Actually, few of the very rich entrepreneurs have parents with extensive educations. Nordli Hansen found no clear advantage in having parents with high positions in universities or the public sector.
Explaining an innovation deficit?
Nordli Hansen sees the results as signs that a silver spoon gives you the upper hand in Norwegian entrepreneurship and venture capitalism.
There is less leeway for sheer talent and ability to lift you to the apex of such an economy.
Peder Inge Furseth, an associate professor at BI Norwegian Business School, suggests that this might be why Norway tends to score low in the EU’s innovation surveys.
In these surveys Sweden, Denmark and Finland beat Norway, year after year.
“It would be interesting to see Nordli Hansen’s analysis compared to the other countries,” he says.
Norway undergoing change
Furseth thinks it is unfortunate that the study only looks at business leaders who are 50 to 60 years old.
“To get a picture of typical routes to entrepreneurship you need to look at people who are much younger.
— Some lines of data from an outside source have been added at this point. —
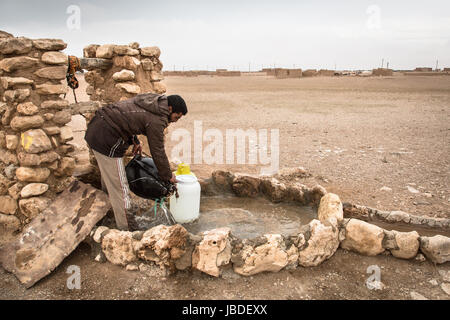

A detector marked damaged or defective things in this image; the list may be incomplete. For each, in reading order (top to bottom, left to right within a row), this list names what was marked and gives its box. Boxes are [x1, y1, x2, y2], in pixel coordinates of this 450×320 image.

rusty metal sheet [0, 180, 110, 288]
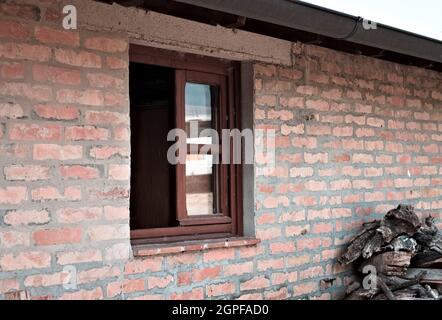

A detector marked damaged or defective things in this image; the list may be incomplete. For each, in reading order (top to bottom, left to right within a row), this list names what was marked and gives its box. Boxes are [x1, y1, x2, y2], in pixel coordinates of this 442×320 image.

charred wood debris [340, 205, 440, 300]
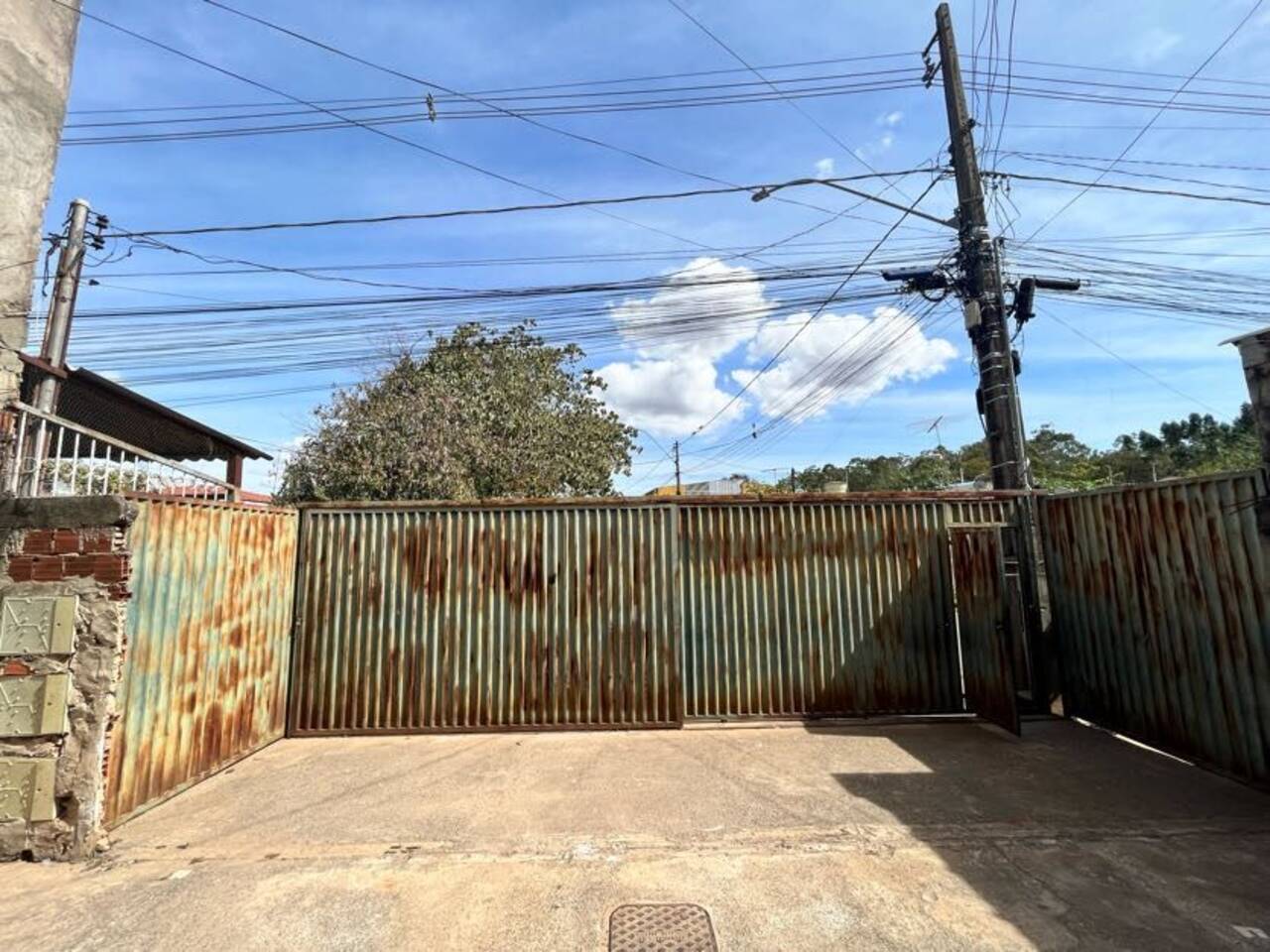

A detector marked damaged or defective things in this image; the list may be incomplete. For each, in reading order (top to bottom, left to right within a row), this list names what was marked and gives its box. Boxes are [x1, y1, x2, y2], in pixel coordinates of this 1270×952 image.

rust stain on metal [103, 500, 297, 827]
rusty corrugated metal gate [105, 500, 298, 827]
rusty corrugated metal gate [291, 500, 1021, 736]
rusty corrugated metal gate [1041, 472, 1270, 791]
rust stain on metal [1041, 472, 1270, 791]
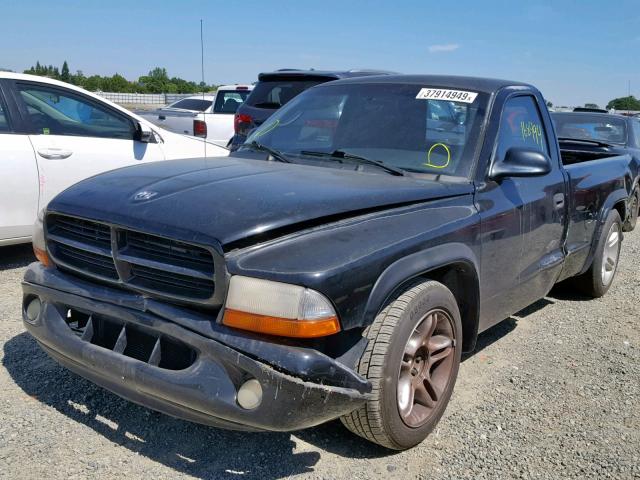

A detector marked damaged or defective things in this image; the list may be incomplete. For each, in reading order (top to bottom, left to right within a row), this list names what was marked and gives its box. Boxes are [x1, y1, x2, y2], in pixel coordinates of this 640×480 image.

We should study today’s 20- and 30-year-olds. Other avenues to entrepreneurship than inherited wealth might be more relevant to understanding them.”
Furseth says that a large and growing number of people in Norway are pursuing entrepreneurial careers.
Lots of new companies are being founded and a variety of brand new methods for starting them up are in play. Furseth says he knows entrepreneurial circles where inherited capital plays more of a backstage role than was observed by Nordli Hansen.
“Nordli Hansen finds little evidence that technological expertise, which has led to profitable innovations, is an important element of entrepreneurship. This is correct for the 50- and 60-year-olds in her study, but I doubt that it holds true for today’s young people.”